I have a dataframe with some string columns and number columns. I want to manage the missing values. I want to change the "nan" values with mean of each row. I saw the different question in this website, however, they are different from my question. Like this link: Pandas Dataframe: Replacing NaN with row average
If all the values of a rows are "Nan" values, I want to delete that rows. I have also provide a sample case as follows:
import pandas as pd
import numpy as np
df = pd.DataFrame()
df['id'] = ['a', 'b', 'c', 'n']
df['md'] = ['d', 'e', 'f', 'l']
df['c1'] = [2, np.nan,np.nan, 5]
df['c2'] = [0, 5, np.nan, 3]
df['c3'] = [8, 7, np.nan,np.nan]
df = pd.DataFrame()
df['id'] = ['a', 1, 'n']
df['md'] = ['d', 6, 'l']
df['c1'] = [2, 6, 5]
df['c2'] = [0, 5, 3]
df['c3'] = [8, 7,4]
df
Note: I have used the following code, however it is very slow and for a big dataframe it take a looong time to run.

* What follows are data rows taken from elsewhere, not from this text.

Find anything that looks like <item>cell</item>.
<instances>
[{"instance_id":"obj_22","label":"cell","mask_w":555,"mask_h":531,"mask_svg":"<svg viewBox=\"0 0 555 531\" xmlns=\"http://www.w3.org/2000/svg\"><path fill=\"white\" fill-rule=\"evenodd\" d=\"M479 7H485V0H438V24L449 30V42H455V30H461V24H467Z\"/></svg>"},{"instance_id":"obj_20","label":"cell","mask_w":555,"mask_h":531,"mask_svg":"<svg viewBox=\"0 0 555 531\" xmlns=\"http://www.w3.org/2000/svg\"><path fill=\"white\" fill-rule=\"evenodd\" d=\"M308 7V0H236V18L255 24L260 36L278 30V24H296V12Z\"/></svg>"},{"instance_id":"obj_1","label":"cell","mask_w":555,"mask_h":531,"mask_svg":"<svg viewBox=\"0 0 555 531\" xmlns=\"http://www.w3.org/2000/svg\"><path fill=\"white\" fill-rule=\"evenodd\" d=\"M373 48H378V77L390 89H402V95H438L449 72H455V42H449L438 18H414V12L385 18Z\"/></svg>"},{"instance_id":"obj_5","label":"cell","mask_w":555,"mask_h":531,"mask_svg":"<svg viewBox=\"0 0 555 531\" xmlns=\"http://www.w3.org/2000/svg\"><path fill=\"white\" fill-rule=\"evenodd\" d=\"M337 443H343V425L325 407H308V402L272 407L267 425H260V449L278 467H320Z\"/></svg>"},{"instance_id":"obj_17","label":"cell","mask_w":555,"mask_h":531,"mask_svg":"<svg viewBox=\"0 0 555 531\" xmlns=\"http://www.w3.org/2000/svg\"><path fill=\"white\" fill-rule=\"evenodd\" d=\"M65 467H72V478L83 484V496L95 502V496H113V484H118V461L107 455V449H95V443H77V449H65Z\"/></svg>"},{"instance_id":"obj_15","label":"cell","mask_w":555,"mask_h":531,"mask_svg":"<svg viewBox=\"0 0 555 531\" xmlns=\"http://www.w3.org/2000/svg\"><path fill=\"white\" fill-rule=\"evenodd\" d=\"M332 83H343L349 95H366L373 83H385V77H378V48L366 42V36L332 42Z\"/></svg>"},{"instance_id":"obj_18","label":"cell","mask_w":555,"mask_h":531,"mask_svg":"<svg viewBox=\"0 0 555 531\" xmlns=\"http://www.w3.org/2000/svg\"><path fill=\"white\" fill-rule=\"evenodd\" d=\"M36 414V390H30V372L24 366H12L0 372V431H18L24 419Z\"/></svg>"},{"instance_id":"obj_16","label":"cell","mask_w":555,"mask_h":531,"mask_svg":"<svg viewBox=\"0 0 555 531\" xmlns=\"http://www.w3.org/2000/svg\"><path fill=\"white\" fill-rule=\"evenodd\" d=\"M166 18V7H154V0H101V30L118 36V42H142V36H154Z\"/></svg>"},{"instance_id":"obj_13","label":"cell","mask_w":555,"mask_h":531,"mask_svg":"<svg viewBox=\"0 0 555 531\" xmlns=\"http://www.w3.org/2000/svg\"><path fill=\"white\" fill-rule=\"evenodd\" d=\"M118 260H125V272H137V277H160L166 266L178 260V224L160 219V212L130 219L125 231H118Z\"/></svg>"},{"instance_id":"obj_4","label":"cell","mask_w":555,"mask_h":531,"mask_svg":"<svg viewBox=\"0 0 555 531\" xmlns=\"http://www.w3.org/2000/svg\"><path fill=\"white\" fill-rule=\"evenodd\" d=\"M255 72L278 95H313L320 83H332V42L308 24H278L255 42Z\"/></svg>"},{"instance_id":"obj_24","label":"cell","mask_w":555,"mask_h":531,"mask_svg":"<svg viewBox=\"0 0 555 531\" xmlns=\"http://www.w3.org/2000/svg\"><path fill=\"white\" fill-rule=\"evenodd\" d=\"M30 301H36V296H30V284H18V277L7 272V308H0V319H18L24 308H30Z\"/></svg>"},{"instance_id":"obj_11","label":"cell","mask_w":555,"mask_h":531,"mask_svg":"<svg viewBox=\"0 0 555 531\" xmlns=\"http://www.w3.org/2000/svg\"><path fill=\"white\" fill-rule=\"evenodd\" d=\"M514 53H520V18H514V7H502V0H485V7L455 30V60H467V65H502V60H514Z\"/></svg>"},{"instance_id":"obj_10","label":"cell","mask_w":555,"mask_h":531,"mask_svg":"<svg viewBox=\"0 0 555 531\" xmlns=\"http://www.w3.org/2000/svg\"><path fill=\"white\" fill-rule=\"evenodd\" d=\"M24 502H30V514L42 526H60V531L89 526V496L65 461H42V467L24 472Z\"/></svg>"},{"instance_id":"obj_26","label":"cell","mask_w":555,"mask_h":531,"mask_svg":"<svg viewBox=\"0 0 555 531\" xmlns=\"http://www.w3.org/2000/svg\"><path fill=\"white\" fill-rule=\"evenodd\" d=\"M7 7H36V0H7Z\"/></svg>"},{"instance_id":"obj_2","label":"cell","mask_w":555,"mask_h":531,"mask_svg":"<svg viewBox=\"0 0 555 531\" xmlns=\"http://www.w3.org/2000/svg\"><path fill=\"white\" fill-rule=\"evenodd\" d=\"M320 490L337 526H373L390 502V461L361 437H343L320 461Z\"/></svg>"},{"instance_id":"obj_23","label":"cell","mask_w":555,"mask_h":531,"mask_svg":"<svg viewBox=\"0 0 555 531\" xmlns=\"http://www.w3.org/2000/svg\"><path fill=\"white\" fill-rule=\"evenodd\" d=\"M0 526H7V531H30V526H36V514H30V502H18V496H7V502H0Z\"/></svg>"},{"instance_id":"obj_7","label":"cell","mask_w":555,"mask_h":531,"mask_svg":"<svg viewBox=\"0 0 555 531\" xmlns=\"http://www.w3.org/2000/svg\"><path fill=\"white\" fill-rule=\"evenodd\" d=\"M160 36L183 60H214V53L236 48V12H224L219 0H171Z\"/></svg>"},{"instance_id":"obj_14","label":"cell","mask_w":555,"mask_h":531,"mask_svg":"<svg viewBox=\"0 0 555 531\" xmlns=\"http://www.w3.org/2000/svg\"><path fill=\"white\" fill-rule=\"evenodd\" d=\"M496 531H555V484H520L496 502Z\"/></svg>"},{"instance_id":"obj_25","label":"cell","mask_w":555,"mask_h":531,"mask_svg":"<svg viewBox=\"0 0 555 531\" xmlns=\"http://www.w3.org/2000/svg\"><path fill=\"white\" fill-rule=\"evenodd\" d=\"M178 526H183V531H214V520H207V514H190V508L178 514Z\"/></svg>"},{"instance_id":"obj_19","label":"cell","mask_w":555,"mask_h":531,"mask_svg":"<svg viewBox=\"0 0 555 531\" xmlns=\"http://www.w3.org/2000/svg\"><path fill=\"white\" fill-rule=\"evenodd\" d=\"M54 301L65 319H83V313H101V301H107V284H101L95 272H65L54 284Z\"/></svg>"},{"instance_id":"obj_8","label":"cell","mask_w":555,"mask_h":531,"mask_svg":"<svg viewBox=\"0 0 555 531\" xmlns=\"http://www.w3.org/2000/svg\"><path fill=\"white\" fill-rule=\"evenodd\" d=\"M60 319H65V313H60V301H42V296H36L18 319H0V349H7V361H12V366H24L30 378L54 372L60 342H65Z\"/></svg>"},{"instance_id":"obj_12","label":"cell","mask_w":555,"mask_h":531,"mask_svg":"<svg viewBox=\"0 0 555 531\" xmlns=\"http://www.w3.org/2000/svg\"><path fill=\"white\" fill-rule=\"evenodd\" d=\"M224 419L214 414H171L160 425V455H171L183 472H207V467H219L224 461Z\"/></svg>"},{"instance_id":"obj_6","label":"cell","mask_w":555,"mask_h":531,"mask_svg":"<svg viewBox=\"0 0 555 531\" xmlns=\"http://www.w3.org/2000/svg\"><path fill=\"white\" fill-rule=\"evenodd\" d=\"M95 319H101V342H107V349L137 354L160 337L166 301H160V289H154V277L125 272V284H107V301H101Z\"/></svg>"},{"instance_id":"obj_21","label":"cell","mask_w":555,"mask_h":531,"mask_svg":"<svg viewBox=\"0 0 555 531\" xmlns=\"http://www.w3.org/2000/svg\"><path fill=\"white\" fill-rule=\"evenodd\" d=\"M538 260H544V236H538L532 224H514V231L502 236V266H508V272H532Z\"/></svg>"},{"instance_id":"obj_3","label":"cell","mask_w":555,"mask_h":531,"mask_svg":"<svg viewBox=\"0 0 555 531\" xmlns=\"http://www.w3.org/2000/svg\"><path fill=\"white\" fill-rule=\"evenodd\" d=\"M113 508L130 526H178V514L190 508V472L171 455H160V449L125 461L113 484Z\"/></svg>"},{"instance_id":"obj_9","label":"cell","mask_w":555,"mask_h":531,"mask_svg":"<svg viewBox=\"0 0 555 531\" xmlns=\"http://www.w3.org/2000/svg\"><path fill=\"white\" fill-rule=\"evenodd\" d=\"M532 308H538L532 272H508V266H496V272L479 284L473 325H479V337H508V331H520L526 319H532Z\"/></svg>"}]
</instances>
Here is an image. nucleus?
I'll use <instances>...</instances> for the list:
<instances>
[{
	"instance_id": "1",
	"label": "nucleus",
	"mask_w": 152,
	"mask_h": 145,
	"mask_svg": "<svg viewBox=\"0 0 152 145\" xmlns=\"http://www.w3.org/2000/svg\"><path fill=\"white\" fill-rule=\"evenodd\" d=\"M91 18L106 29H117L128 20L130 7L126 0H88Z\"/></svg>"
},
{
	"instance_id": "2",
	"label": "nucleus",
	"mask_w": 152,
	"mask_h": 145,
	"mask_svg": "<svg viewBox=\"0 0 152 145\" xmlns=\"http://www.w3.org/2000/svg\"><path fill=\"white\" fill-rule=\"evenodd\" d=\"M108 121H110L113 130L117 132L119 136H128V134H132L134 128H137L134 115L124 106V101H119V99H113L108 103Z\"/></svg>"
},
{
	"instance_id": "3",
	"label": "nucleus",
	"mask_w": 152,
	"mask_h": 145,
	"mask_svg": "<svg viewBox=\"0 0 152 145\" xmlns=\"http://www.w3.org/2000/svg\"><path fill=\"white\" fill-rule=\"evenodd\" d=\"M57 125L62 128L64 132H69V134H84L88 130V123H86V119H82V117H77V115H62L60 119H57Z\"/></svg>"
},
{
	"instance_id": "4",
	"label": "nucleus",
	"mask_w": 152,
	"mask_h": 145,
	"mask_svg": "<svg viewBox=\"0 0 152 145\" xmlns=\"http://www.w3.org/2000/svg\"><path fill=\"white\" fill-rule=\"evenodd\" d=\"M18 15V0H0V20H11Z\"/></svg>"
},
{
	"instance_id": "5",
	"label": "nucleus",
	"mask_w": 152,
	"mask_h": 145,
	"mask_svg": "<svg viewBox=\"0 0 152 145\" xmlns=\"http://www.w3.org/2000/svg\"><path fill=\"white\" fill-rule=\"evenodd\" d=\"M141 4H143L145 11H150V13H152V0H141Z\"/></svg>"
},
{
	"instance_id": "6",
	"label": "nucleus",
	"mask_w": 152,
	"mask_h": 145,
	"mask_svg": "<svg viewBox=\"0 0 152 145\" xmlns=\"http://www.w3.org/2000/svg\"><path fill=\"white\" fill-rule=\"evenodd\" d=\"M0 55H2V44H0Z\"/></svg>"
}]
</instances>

index_colum = df.columns.get_loc("c1")
df_withno_id = df.iloc[:,index_colum:]
rowsidx_with_all_NaN = df_withno_id[df_withno_id.isnull().all(axis=1)].index.values
df = df.drop(df.index[rowsidx_with_all_NaN])
for i, cols in df_withno_id.iterrows():
if i not in rowsidx_with_all_NaN:
endsidx = len(cols)
extract_data = list(cols[0:endsidx])
mean = np.nanmean(extract_data)
fill_nan = [mean for x in extract_data if np.isnan(x)]
df.loc[i] = df.loc[i].replace(np.nan, mean)
Can anybody help me with this? thanks.